AIM OF THE TASK:
Extract the full set of records, then give each one again exactly.

[Scene question records]
-------
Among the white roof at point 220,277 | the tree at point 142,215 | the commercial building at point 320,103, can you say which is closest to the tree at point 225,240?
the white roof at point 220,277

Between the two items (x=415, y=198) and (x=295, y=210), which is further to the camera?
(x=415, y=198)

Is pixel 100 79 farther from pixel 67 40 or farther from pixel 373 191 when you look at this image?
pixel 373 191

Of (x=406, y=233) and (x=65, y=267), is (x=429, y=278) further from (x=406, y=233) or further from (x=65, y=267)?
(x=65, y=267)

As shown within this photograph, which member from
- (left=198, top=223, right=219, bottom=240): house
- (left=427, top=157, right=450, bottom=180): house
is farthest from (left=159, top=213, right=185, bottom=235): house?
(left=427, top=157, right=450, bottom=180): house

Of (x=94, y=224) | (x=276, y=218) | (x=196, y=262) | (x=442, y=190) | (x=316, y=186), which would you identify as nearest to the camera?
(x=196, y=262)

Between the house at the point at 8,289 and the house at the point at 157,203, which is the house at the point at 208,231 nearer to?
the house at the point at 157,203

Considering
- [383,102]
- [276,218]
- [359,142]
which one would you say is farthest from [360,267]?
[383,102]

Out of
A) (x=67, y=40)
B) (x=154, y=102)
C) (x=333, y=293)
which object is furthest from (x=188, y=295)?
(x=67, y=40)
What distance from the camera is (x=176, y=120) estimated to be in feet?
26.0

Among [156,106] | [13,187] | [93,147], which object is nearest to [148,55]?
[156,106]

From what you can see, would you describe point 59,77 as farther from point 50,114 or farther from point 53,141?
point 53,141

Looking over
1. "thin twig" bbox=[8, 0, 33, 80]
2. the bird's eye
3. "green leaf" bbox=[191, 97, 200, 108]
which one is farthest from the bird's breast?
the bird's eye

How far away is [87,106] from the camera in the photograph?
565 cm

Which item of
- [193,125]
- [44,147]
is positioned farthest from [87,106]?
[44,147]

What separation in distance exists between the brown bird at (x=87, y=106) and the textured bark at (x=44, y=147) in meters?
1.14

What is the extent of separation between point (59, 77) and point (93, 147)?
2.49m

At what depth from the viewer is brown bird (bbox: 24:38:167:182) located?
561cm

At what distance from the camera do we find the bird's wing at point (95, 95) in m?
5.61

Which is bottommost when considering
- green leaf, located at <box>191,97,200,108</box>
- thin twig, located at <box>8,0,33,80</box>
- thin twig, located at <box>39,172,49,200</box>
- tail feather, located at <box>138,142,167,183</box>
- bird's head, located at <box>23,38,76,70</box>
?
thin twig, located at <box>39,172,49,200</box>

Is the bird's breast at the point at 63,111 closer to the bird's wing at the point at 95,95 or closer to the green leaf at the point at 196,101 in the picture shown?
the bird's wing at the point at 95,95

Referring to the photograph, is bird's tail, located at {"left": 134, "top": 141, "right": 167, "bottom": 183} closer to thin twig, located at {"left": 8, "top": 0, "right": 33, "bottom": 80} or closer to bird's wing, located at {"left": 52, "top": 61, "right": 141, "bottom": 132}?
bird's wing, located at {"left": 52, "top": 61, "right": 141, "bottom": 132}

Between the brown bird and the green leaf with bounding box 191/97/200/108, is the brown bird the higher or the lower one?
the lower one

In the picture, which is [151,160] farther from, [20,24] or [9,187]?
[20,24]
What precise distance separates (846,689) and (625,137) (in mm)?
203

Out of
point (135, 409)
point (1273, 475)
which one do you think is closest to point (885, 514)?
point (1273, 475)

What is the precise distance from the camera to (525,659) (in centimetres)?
-------
SOLVED EXERCISE:
Among the white roof at point 220,277 | the tree at point 142,215 | the commercial building at point 320,103, can you say which is closest to the tree at point 225,240?
the white roof at point 220,277

Between the two items (x=415, y=198) and (x=295, y=210), which is further to the camera?
(x=415, y=198)

Is pixel 100 79 farther from pixel 67 40 or farther from pixel 373 191 when you look at this image?
pixel 373 191

Of (x=406, y=233) and (x=65, y=267), is (x=429, y=278) further from (x=406, y=233) or further from (x=65, y=267)?
(x=65, y=267)

As shown within this photograph, which member from
- (left=198, top=223, right=219, bottom=240): house
- (left=427, top=157, right=450, bottom=180): house
is farthest from (left=159, top=213, right=185, bottom=235): house?
(left=427, top=157, right=450, bottom=180): house

Of (x=94, y=224) | (x=276, y=218) | (x=196, y=262) | (x=442, y=190) | (x=316, y=186), which would you identify as nearest to the camera?
(x=196, y=262)

Between the house at the point at 8,289 and the house at the point at 157,203, which is the house at the point at 208,231 nearer to?
the house at the point at 157,203

Considering
- [383,102]
- [276,218]
- [359,142]
which one would you say is farthest from [360,267]?
[383,102]

Out of
A) (x=67, y=40)
B) (x=154, y=102)
C) (x=333, y=293)
which object is furthest from (x=188, y=295)?
(x=67, y=40)
What distance from the camera is (x=176, y=120) estimated to be in feet?
26.0

Among [156,106] | [13,187] | [93,147], which object is nearest to [148,55]?
[156,106]

From what you can see, would you describe point 59,77 as farther from point 50,114 or farther from point 53,141?
point 53,141

Looking over
1. "thin twig" bbox=[8, 0, 33, 80]
2. the bird's eye
3. "green leaf" bbox=[191, 97, 200, 108]
which one is farthest from the bird's breast?
the bird's eye

How far away is [87,106] from the camera in the photograph?
565 cm

Which item of
- [193,125]
- [44,147]
is positioned farthest from [87,106]?
[44,147]

What separation in distance exists between the brown bird at (x=87, y=106) and the textured bark at (x=44, y=147) in meters?
1.14

What is the extent of separation between point (59, 77) and point (93, 147)?
2.49m

At what depth from the viewer is brown bird (bbox: 24:38:167:182) located?
561cm

At what distance from the camera do we find the bird's wing at point (95, 95) in m?
5.61

Which is bottommost when considering
- green leaf, located at <box>191,97,200,108</box>
- thin twig, located at <box>8,0,33,80</box>
- thin twig, located at <box>39,172,49,200</box>
- tail feather, located at <box>138,142,167,183</box>
- bird's head, located at <box>23,38,76,70</box>
?
thin twig, located at <box>39,172,49,200</box>

Is the bird's breast at the point at 63,111 closer to the bird's wing at the point at 95,95 or closer to the green leaf at the point at 196,101 in the picture shown?
the bird's wing at the point at 95,95

Referring to the photograph, is bird's tail, located at {"left": 134, "top": 141, "right": 167, "bottom": 183} closer to thin twig, located at {"left": 8, "top": 0, "right": 33, "bottom": 80} or closer to bird's wing, located at {"left": 52, "top": 61, "right": 141, "bottom": 132}?
bird's wing, located at {"left": 52, "top": 61, "right": 141, "bottom": 132}

Between the brown bird and the green leaf with bounding box 191/97/200/108, is the brown bird the higher or the lower one?
the lower one

In the picture, which is [151,160] farther from, [20,24] or [9,187]?
[20,24]
What precise distance separates (846,689) and (625,137) (in mm)?
203

Out of
point (135, 409)
point (1273, 475)
which one do you think is closest to point (885, 514)?
point (1273, 475)

What is the precise distance from the camera to (525,659) (in centimetres)?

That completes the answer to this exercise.